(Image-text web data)
···
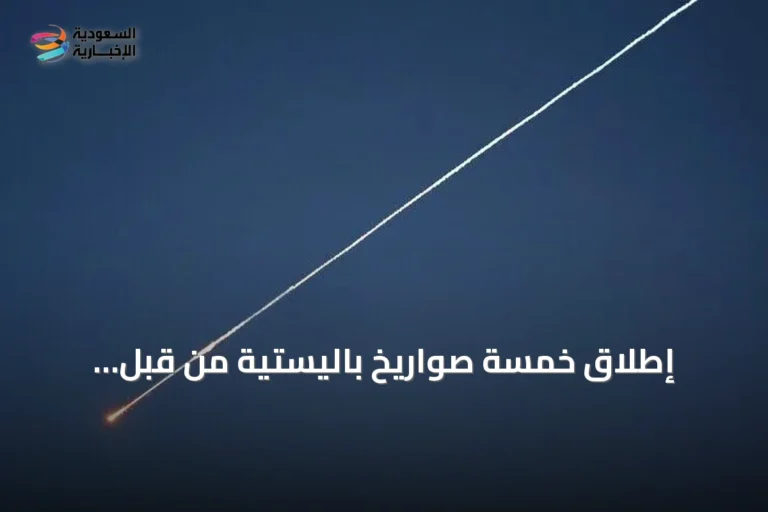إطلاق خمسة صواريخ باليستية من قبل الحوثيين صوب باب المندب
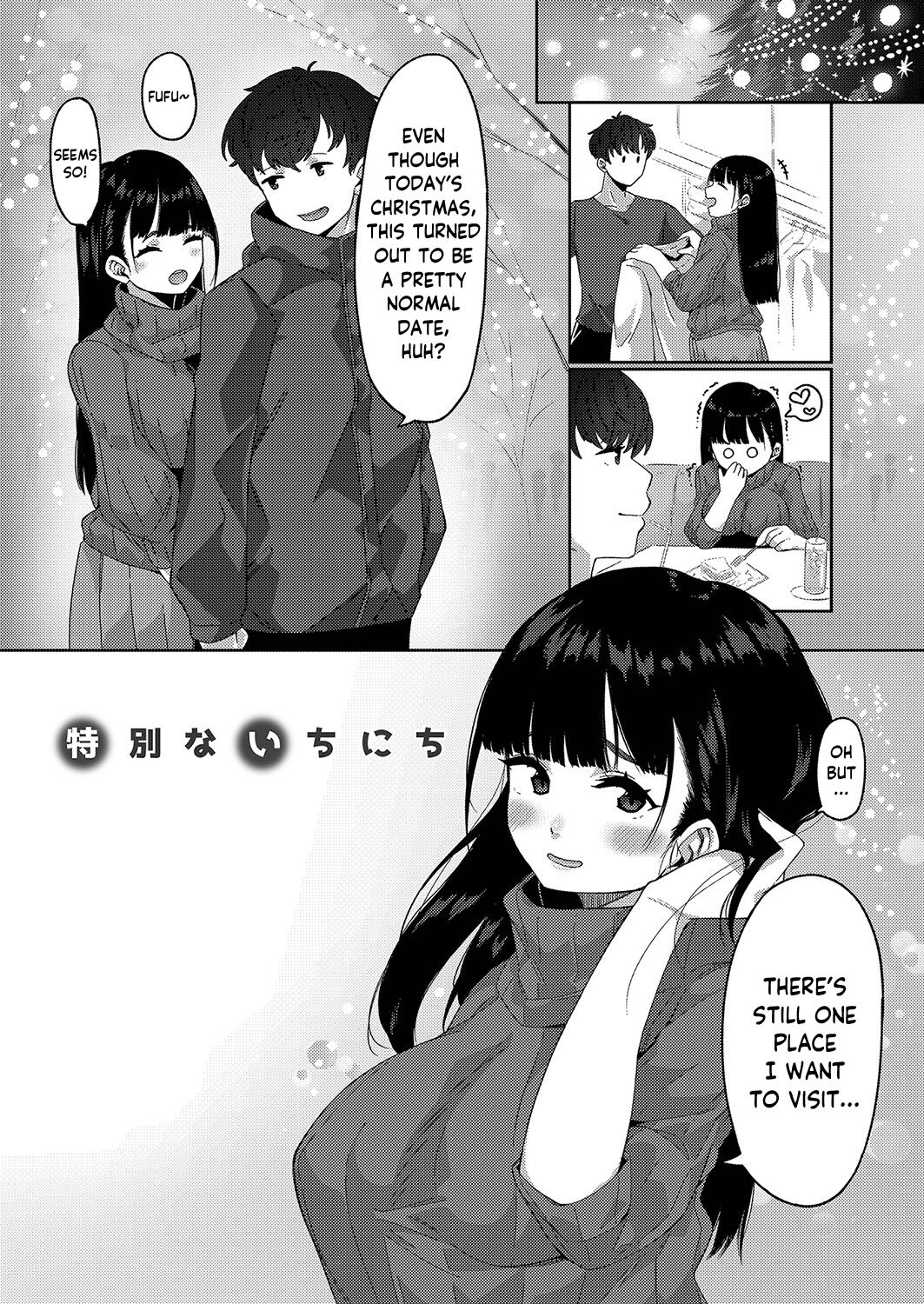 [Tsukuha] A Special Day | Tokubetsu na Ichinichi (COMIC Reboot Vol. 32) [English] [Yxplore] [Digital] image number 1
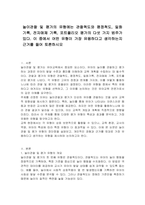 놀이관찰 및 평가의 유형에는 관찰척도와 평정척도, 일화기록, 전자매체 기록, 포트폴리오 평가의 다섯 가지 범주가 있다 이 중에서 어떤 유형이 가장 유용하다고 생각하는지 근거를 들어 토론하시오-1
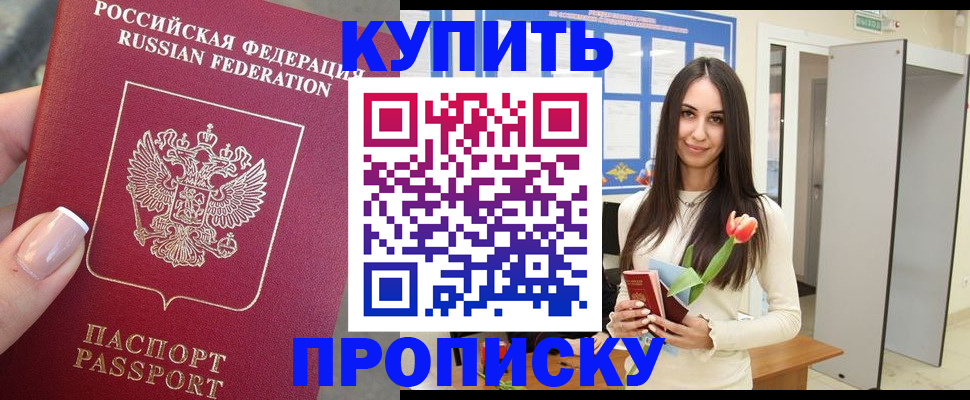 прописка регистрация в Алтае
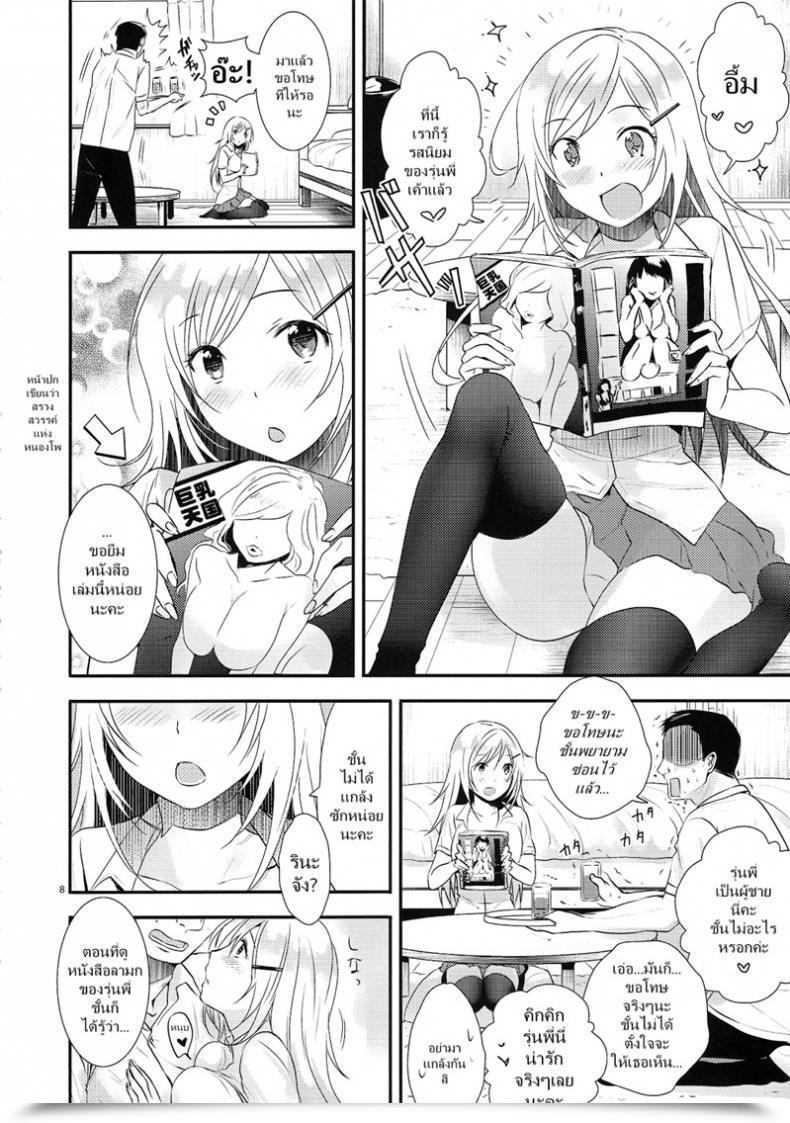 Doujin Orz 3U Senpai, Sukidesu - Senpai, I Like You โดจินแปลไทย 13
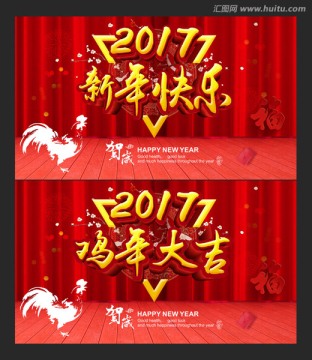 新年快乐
···
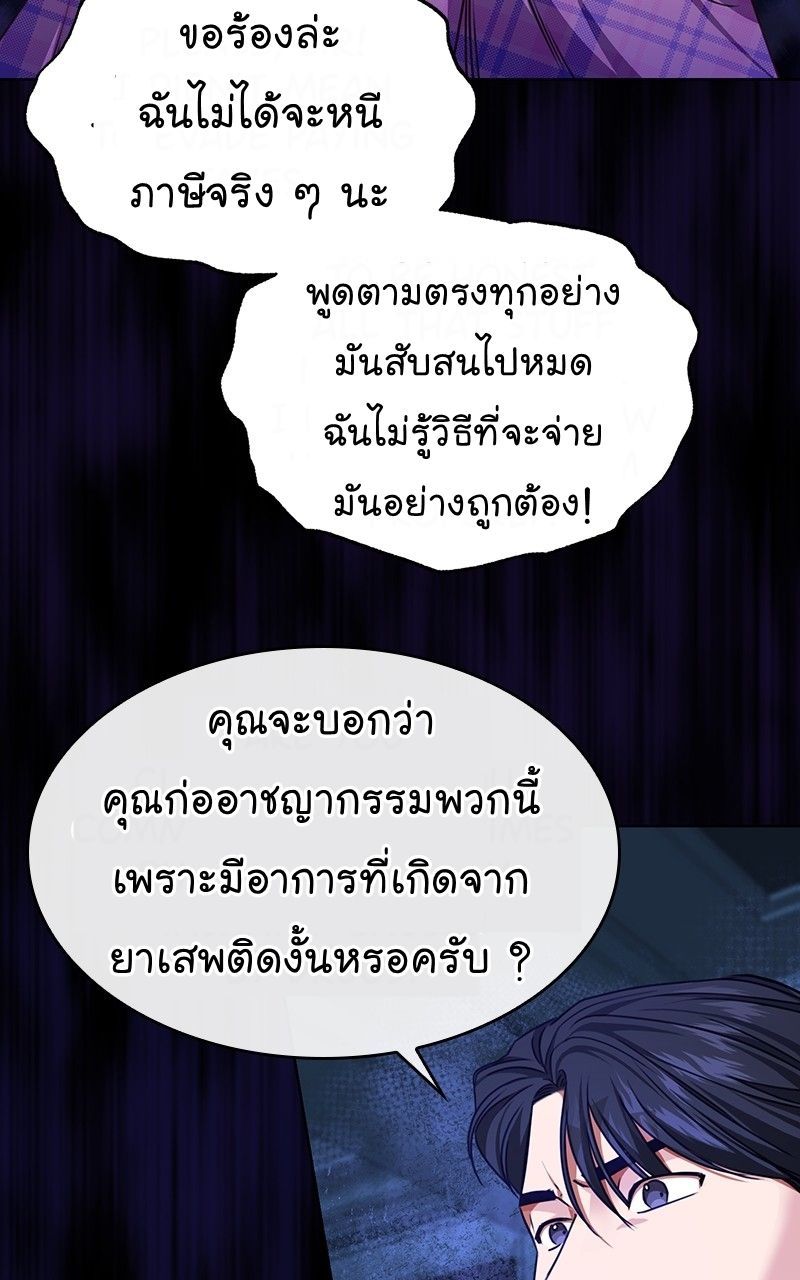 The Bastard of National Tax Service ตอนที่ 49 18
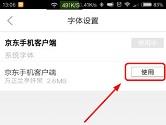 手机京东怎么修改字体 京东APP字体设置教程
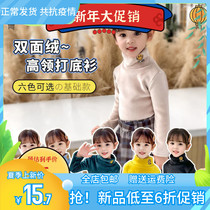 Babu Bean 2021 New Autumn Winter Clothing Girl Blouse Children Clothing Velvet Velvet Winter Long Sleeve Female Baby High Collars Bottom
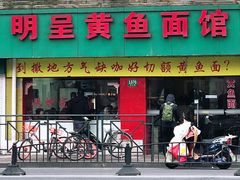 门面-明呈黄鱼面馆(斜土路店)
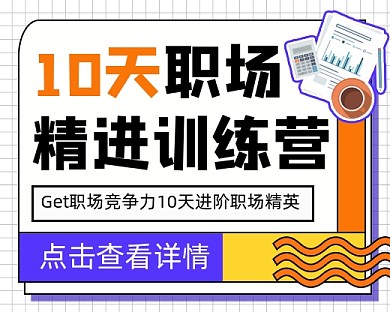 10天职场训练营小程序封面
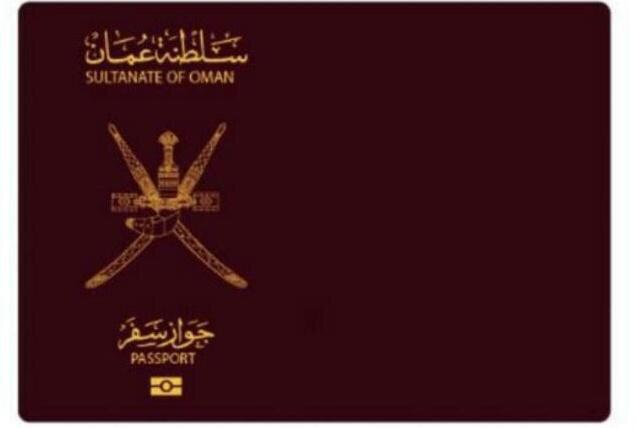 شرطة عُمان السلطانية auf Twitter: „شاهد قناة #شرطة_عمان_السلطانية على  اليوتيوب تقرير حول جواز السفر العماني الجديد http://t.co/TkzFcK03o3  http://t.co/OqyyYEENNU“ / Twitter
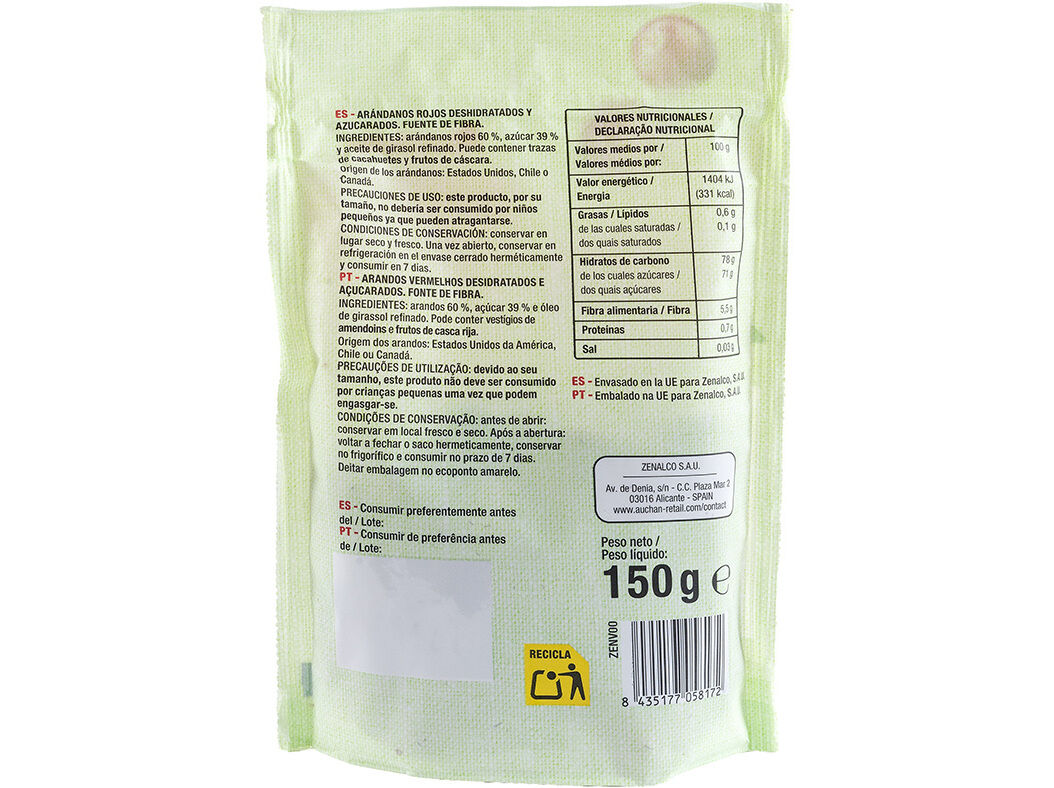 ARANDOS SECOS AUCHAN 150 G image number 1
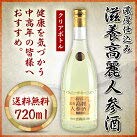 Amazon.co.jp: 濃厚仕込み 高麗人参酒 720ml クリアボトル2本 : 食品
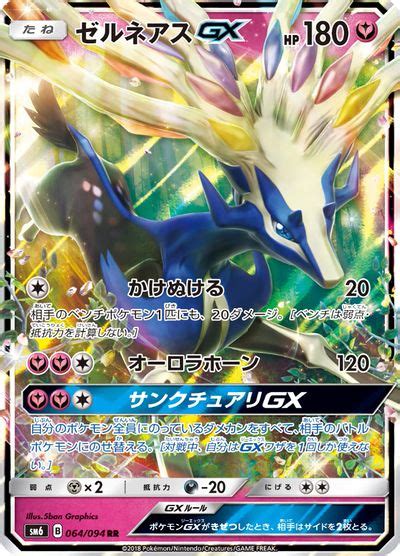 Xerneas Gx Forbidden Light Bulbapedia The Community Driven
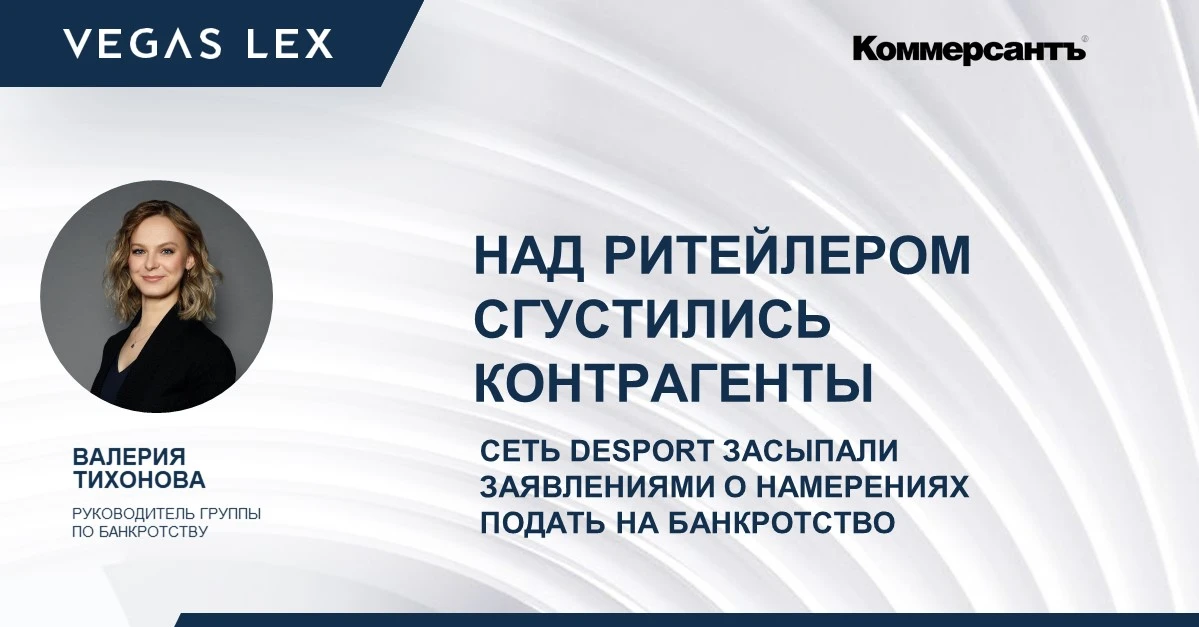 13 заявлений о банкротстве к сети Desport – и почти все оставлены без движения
···
§ WORK TO BE COMPLETED
In the entries above, every line from the line with "Xerneas Gx Forbidden" to the line with "13 заявлений о" is to be printed exactly, with both ends included and pictures excluded.

§ OUTPUT BELOW
 Xerneas Gx Forbidden Light Bulbapedia The Community Driven
 13 заявлений о банкротстве к сети Desport – и почти все оставлены без движения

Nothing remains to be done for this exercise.